I have just spent the better part of the day in front of the television at home, thankful that personal circumstances have kept me from going to work, where I would have surely embarrassed myself in front of my colleagues: the Australian, crying like a baby over the inauguration of a President for whom she could not vote, for a country for which she really didn’t care much when she started working here a few years ago.

Several times over the last few days, I listened carefully to the then-President Elect, as he spoke of Americans as one, of working together to achieve common goals, of tackling each difficult issue on its merits, rather than importing into our decision-making process biases and ideology so entrenched that we don’t recognise their influence upon it.

Today, I listened intently as the new President told us that we had chosen “hope over fear, unity of purpose over conflict and discord” as he reiterated his now familiar theme that we “end the petty grievances and worn out dogmas that have strangled our politics for too long”. Tears rolled down my cheeks as President Obama asked us to consider “what free men and women can achieve when imagination is joined to common purpose”.

A little while ago, I would have dismissed this as a load of wank. Free men and women? Free to do what? For the rich to fund their schools and send their children to summer camp and college while the poor are free to travel 90 minutes on the subway to earn the minimum wage at McDonalds? What common purpose?

I would have been incensed that, in this country, with its practically unbridled individualism and enormous divides between rich and poor, whites and non-whites, in education, health, employment and quality of life generally, such statements, so hollow as to be an affront to the American people, could be made to two million of their faces. How dare the President engage in such Brave New Worldish indoctrination, or at best, promote such fantasy.

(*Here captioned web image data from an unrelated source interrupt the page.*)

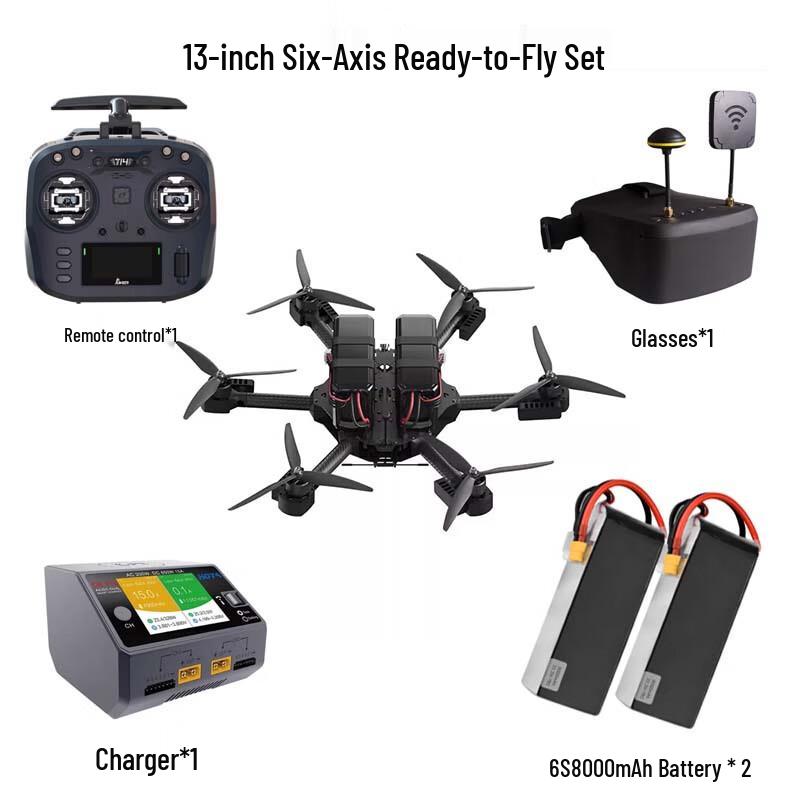 Hujian Heavy-Lift FPV Racing Drone (CN version)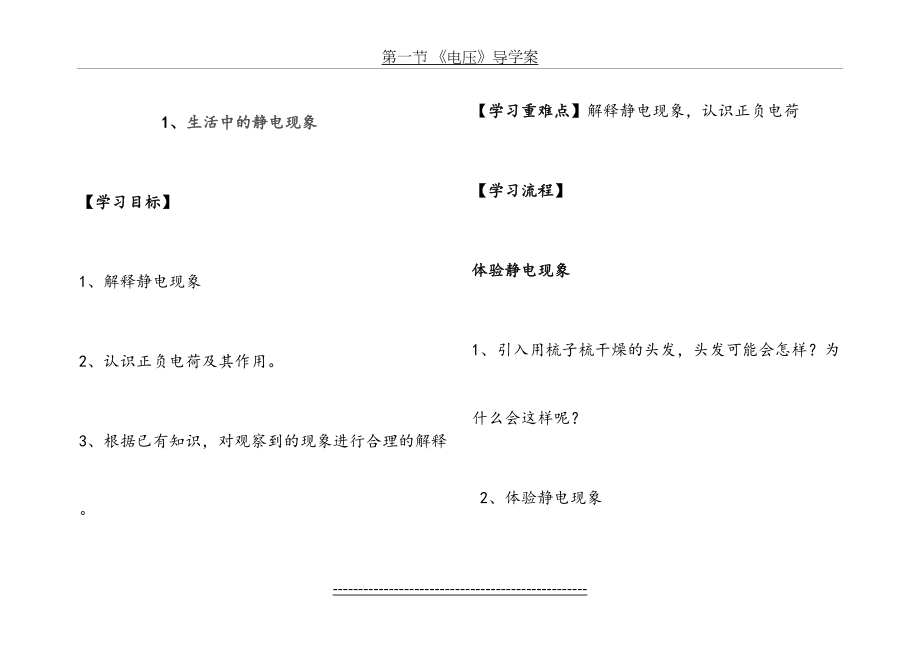 科教版四年级下科学第一单元学案.doc_第2页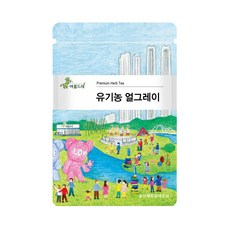 아름드레 유기농 얼그레이 홍차 삼각티백, 1.3g, 25개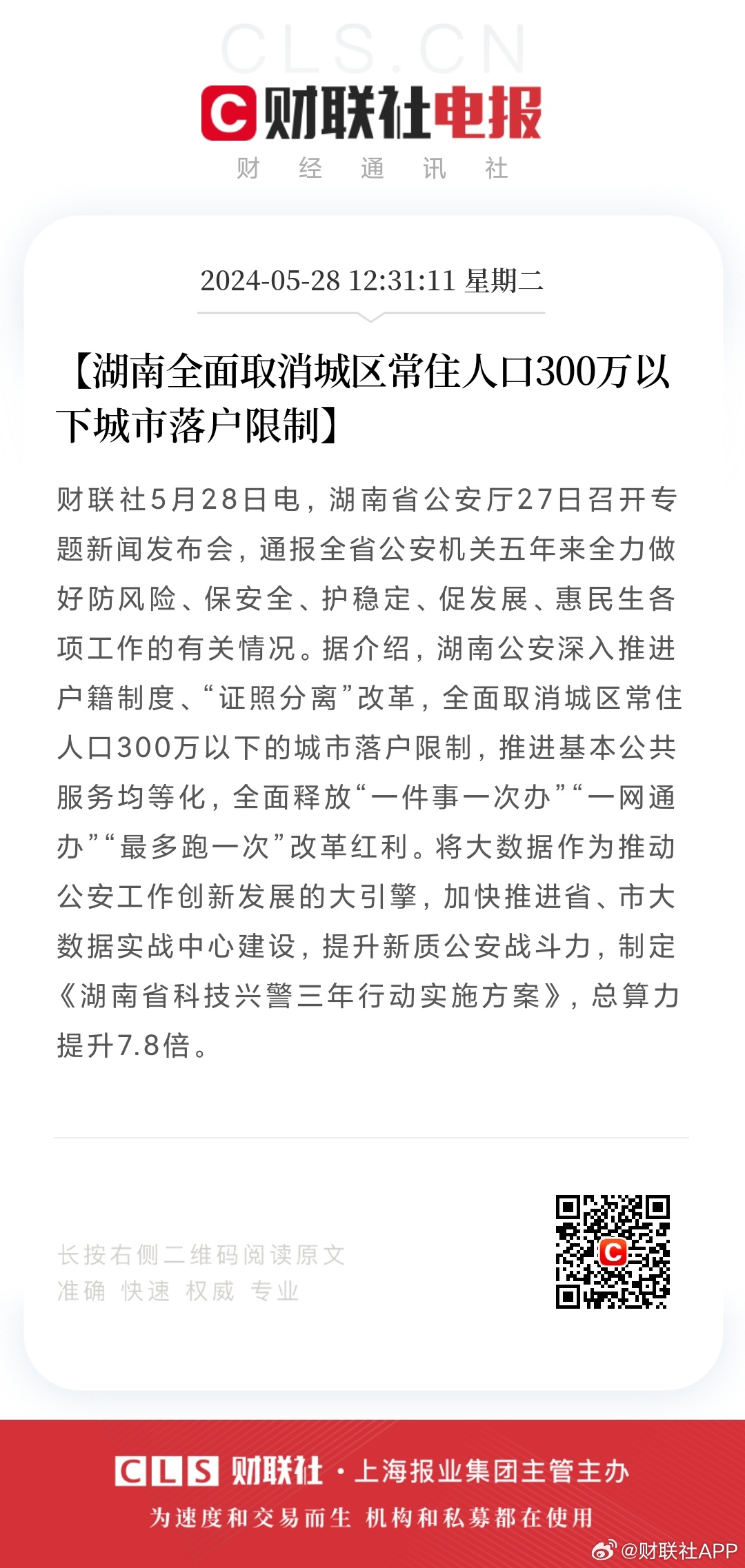 现在出入湖南最新规定详解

But President Obama did not indulge in the arrogant “rah rah go the greatest team in the world” chest-beating that has in part characterised America for me. Rather, he spoke about challenges, and what could be, if people dreamed together, sacrificed together and worked together.

In the cold hard light of day, maybe it is still just talk. But it’s beautiful talk. And, again while I have in the past been squeamish about such barracking for one’s country, or cynical about calls to hold hands across ideological divides (not to mention loathe to do so myself), perhaps it is a good thing for a country’s people to hear. After all, change starts with an idea and then advances with an idea shared.

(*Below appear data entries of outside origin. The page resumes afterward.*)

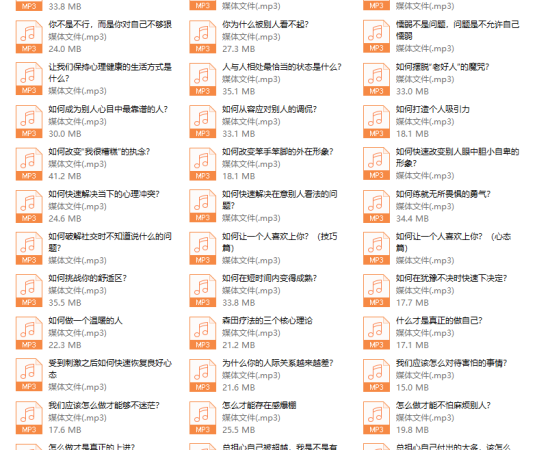 【阿伦】社交心理急救指南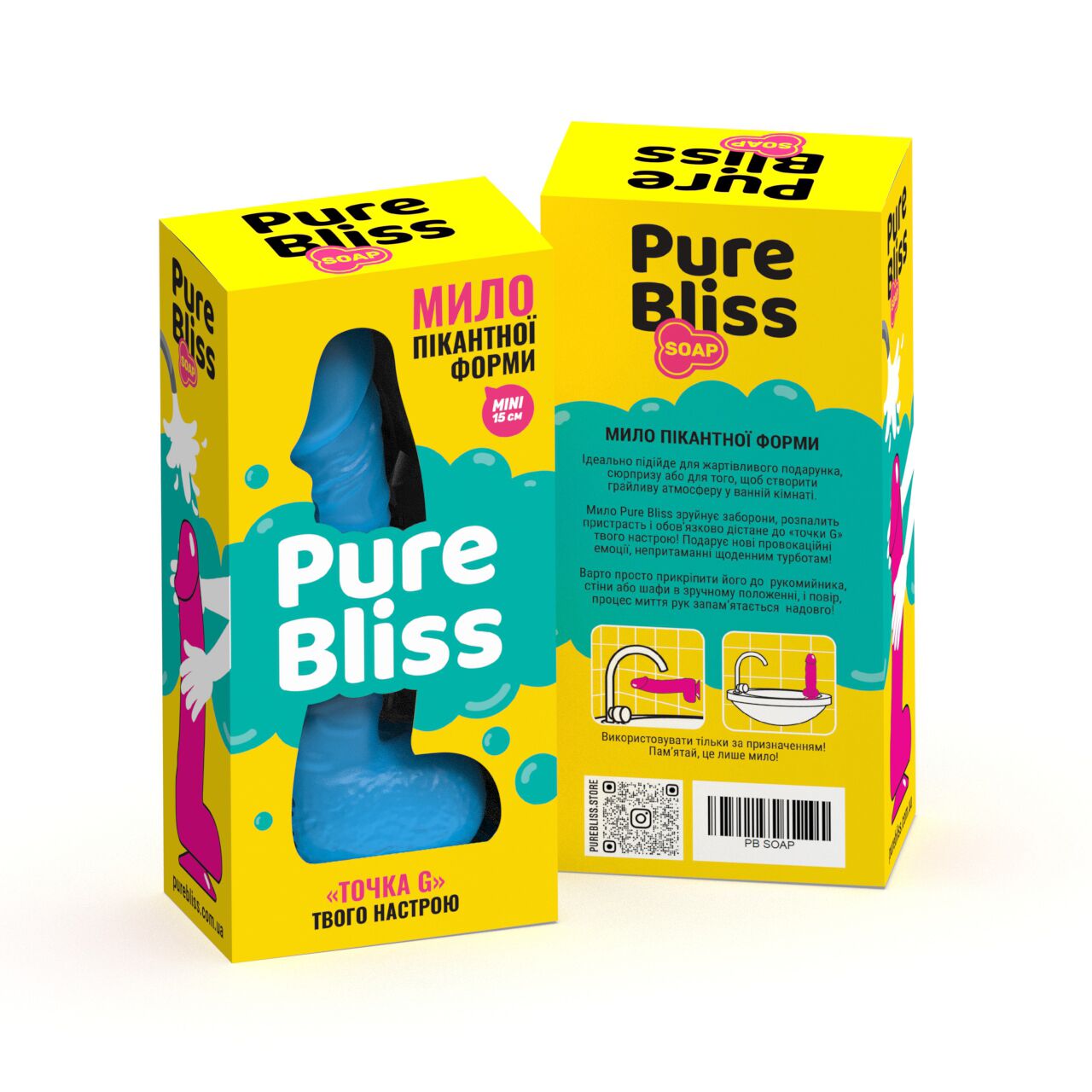 Мило у формі пеніса Pure Bliss MINI Blue, крафтове мило-член, натуральне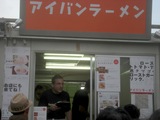 DSC06540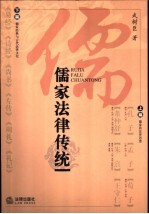 儒家法律传统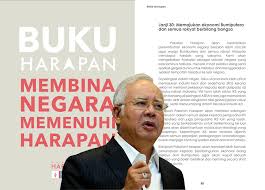 Manifesto pru14 pakatan harapan yang dilancarkan di pusat konvesyen ideal, shah alam pada 8 mac 2018 menjanjikan 10. Janji Pakatan Harapan Tidak Ada Mengandungi Apa Apa Najib Air Times News Network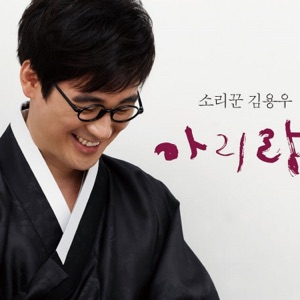 긴 아리랑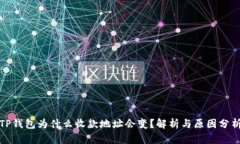 TP钱包为什么收款地址会变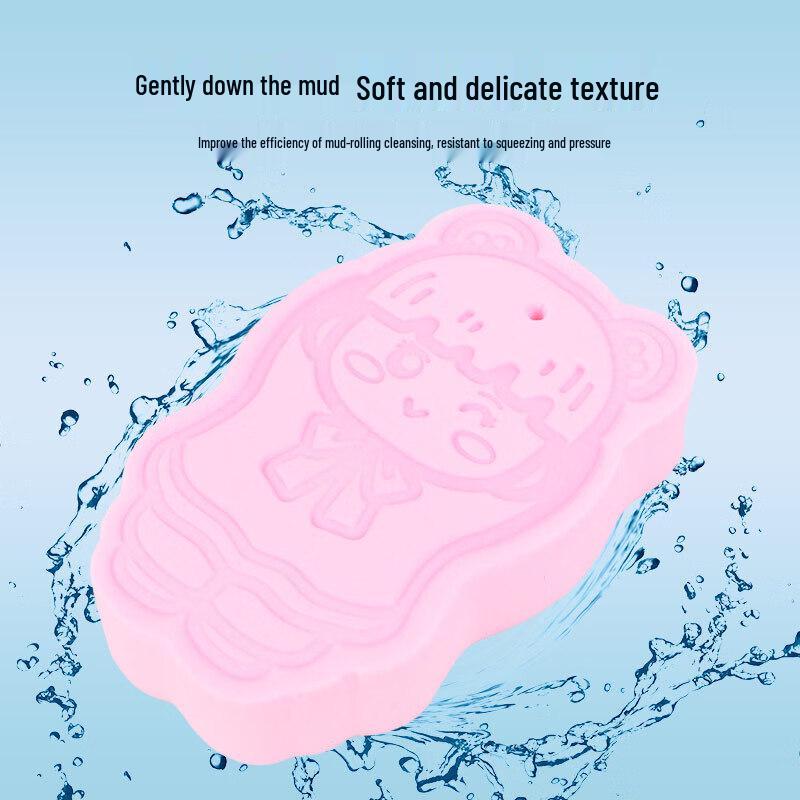 Kids' Gentle Exfoliating Bath Sponges, Pink (3-Pack)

Sharing these ideas was part of a ceremony infused with history — the simple celebration of the inauguration of a new head of state, who takes the oath flanked by all living previous heads of state, brings people of different backgrounds together and reminds Americans that they are all members of a living union. A union that was formed with the objective of making its citizens’ lives better, together, consistent with values espoused (but certainly not always practiced) by its founding fathers.

Just watching a new President take the oath of office, listening to his vision of the nation and even being put on notice of what he might expect from the citizens of the country, is both an uplifting and sobering experience — one which we are denied in Australia (and not merely because we have a Prime Minister rather than an elected Australian Head of State, but that’s another — albeit in some respects related — matter).

While some election-night speeches might come close, I do not recall an Australian Prime Minister ever addressing the country in the way that I saw President Obama do today, with no other purpose than to mark the beginning of his role in the government’s executive. There are no speeches to reinforce the values of our country, the spirit of our democracy, the collective dreams of all of our people. There is no formal celebration of our parliamentary democracy or the election of the government by the people.

Perhaps Australia could do with a little such pride, a dialogue led by our Prime Minister about how we see ourselves, what our vision of our future is and how we think we’d like to get there — even if it is only in broad, lofty terms upon which we can all agree and which bind us all, into which we can all impute our own values.

Sure, like a lot of people, I’ve skulled the kool aid and its effects will surely begin to evaporate by the morning. And while the realities of governing and attempting to negotiate with legislators — who while they are not so much bound by party discipline, are nonetheless possessed by ideology and belief, not to mention being beholden to interest groups and donors — will undoubtedly frustrate efforts to legislate for the President’s idea of the common good, it would take a hard person to not at least want to believe that seeds of change have been sown.